My own technique is to spend time leafing through old encyclopaedias, or listening to random radio broadcasts, or digging out shoe-boxes of faded photographs and old diaries, looking for something that strikes my fancy. If this doesn’t yield the required intervention, then I might venture to the local library where I go looking for a book I vaguely imagine will interest me, only to be happily diverted by something else along the way. If I ever reach an impasse in my creative process, this act of deliberate distraction inevitably rescues me.
Many artists have used chance as an aid to their work. Some have allowed themselves to be guided by the specific traits of their materials, such as the 18th century English landscape painter Alexander Cozens, who noticed that when he sketched his hand was led by the pre-existing marks on page.
“The stains,” Cozens wrote, “though extremely faint, appeared upon revisal to have influenced me, insensibly, in expressing the general appearance of landscape.” Cozens encouraged his students to submit to the same chance encounters, sometimes deliberately splashing blots of paint onto the paper as a starting-off point.
Chance in art and science
The role of chance became a central experience for the surrealist art movement known as Dada. The avant-garde poet Tristan Tzara made poems by reassembling words that had been randomly cut out of newspapers and tipping them from a bag onto the floor. The artist Marcel Duchamp fastened a bicycle wheel to a stool to engineer a deliberately confusing encounter. The point was to disturb the normal flow of things, and by this disruption, perhaps see the world afresh.
The writer Malcolm Gladwell, a strong proponent of serendipity, argues that “the universe of things we do not know is much larger than what we do know –and more importantly, we don’t know what we don’t know.” In the field of science especially, his judgement is that serendipity plays a crucial role. Indeed, psychologist Kevin Dunbar estimates that between 30% and 50% of all scientific discoveries are to some degree accidental.

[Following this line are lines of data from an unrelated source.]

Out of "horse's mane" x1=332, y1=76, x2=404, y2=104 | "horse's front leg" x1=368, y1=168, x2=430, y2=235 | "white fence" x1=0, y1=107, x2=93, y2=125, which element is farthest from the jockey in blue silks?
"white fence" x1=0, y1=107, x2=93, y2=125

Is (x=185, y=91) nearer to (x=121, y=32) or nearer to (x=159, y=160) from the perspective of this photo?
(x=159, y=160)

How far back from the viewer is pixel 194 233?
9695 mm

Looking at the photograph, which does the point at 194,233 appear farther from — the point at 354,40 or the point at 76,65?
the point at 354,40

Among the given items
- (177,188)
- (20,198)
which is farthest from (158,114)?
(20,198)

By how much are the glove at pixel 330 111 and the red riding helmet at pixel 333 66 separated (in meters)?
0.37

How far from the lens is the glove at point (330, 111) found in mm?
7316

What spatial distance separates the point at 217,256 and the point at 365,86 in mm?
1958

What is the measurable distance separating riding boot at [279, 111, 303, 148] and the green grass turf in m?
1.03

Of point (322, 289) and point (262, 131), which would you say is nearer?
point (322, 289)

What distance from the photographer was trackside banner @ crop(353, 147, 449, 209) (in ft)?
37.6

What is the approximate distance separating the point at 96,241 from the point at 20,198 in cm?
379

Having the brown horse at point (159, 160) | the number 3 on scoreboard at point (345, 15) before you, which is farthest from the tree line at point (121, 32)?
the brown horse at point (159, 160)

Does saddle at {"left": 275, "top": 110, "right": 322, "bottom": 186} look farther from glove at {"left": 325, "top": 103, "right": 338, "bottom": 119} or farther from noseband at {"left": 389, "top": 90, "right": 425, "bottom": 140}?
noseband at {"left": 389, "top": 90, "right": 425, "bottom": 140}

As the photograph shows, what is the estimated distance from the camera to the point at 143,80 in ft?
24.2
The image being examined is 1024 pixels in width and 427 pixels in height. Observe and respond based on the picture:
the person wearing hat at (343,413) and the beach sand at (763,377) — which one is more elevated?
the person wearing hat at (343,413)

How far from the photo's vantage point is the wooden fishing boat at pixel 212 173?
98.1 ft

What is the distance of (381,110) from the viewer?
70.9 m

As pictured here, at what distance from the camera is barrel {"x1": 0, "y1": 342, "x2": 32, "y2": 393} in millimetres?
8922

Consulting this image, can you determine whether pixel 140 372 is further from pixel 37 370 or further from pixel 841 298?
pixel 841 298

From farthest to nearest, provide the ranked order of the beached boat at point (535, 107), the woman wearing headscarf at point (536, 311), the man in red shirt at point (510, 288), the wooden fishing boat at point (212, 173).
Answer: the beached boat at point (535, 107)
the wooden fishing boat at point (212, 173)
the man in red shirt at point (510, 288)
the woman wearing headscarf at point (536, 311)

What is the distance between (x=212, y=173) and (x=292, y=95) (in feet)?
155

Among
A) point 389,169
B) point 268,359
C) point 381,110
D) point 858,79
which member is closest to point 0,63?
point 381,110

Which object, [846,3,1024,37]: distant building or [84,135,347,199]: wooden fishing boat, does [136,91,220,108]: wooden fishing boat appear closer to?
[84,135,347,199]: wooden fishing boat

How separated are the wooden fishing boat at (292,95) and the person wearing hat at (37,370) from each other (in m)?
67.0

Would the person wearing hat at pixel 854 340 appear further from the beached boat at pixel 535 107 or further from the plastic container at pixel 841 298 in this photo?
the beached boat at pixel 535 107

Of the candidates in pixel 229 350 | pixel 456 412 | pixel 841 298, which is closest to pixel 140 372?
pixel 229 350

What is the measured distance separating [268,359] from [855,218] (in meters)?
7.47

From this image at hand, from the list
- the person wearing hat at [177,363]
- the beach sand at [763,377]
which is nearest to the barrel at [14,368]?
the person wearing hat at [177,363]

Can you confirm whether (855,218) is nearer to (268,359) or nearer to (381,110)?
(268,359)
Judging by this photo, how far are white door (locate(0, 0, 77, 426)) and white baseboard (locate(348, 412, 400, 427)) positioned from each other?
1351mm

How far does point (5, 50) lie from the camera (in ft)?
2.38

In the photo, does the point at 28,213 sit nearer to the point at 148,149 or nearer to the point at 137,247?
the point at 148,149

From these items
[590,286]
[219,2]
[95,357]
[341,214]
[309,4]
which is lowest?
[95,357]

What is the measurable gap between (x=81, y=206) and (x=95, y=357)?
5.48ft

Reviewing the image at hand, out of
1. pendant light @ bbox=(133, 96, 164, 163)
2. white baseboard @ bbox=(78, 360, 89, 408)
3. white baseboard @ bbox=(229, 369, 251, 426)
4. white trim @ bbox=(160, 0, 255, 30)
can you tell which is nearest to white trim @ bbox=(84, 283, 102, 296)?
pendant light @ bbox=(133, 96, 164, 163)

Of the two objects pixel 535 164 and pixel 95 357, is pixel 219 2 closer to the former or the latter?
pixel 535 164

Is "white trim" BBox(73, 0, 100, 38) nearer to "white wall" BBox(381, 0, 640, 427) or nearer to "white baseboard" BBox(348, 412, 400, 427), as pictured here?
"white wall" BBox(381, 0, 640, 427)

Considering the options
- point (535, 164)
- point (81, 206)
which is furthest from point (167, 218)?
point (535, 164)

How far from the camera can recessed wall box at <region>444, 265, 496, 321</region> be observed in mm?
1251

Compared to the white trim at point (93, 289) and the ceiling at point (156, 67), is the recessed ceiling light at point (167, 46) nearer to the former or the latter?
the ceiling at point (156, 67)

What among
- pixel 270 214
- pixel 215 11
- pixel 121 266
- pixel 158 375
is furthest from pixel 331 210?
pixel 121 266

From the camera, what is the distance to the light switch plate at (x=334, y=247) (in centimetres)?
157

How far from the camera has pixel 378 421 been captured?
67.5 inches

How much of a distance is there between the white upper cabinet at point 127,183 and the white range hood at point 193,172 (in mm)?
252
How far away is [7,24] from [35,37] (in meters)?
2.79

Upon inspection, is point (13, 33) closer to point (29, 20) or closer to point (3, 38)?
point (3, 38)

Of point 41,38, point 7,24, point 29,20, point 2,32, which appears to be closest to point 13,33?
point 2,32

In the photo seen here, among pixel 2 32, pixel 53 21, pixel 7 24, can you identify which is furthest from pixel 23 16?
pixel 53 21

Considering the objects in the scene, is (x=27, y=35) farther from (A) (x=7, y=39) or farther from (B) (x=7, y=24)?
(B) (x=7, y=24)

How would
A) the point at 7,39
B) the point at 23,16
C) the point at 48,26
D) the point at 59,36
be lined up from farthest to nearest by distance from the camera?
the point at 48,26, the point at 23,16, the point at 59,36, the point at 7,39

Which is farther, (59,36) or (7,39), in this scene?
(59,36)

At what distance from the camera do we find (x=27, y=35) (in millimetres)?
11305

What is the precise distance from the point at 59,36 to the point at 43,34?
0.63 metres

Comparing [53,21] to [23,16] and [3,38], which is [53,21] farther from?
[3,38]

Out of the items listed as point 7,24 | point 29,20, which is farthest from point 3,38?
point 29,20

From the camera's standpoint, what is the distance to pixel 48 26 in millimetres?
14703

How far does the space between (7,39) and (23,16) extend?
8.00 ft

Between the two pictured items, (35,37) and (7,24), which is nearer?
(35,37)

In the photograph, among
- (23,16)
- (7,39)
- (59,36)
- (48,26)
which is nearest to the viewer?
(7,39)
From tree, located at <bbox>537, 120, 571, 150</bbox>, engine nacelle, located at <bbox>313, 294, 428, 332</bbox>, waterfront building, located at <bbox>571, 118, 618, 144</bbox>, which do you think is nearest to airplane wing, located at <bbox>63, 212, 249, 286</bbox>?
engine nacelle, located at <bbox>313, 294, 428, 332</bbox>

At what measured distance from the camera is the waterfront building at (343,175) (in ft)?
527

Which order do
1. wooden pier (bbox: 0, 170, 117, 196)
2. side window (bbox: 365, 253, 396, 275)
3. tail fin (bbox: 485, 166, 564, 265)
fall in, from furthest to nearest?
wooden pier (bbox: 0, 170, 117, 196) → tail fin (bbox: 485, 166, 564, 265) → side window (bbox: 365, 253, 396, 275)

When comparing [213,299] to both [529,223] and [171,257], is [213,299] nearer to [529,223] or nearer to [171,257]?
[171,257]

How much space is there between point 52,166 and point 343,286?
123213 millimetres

For example, when the scientist Alexander Fleming, who discovered the antibiotic penicillin, returned from a two week holiday in September 1928, he had no idea that the Petri dishes he’d left accumulating mold would give him the insight into the process of inhibiting bacterial growth. “One sometimes finds what one is not looking for,” he later said.
And according to M. K. Stoskopf, serendipity is the “foundation for important intellectual leaps of understanding” in science. Of course, random inspiration is unlikely to strike unless the framework of doing something with it is already in place. “In the fields of observation, chance favors only the prepared mind,” said Louis Pasteur in a lecture of 1854.
The appeal of serendipity is that it actually accords with the way creativity occurs anyway: as an unfolding collaboration between intention and chance. Only, it makes the link explicit rather than attempting to hide it under the guise of pure ‘inspiration’.
As David Kirsh points out, we tend to view inspiration as a private, internal process. “Traditional experimental studies have taken an internalist perspective and treated thought as something happening entirely within an agent.” Alternatively, Kirsh takes what he calls a more ‘interactionist’ perspective, arguing that “what happens outside a brain often affects what happens inside… Creativity does not occur in a situational vacuum.”
Ultimately, the purpose of inviting serendipity into the creative process is to find new ways of looking at a familiar world. As Kirsh says, “The power of chance lies in its departure from tradition.”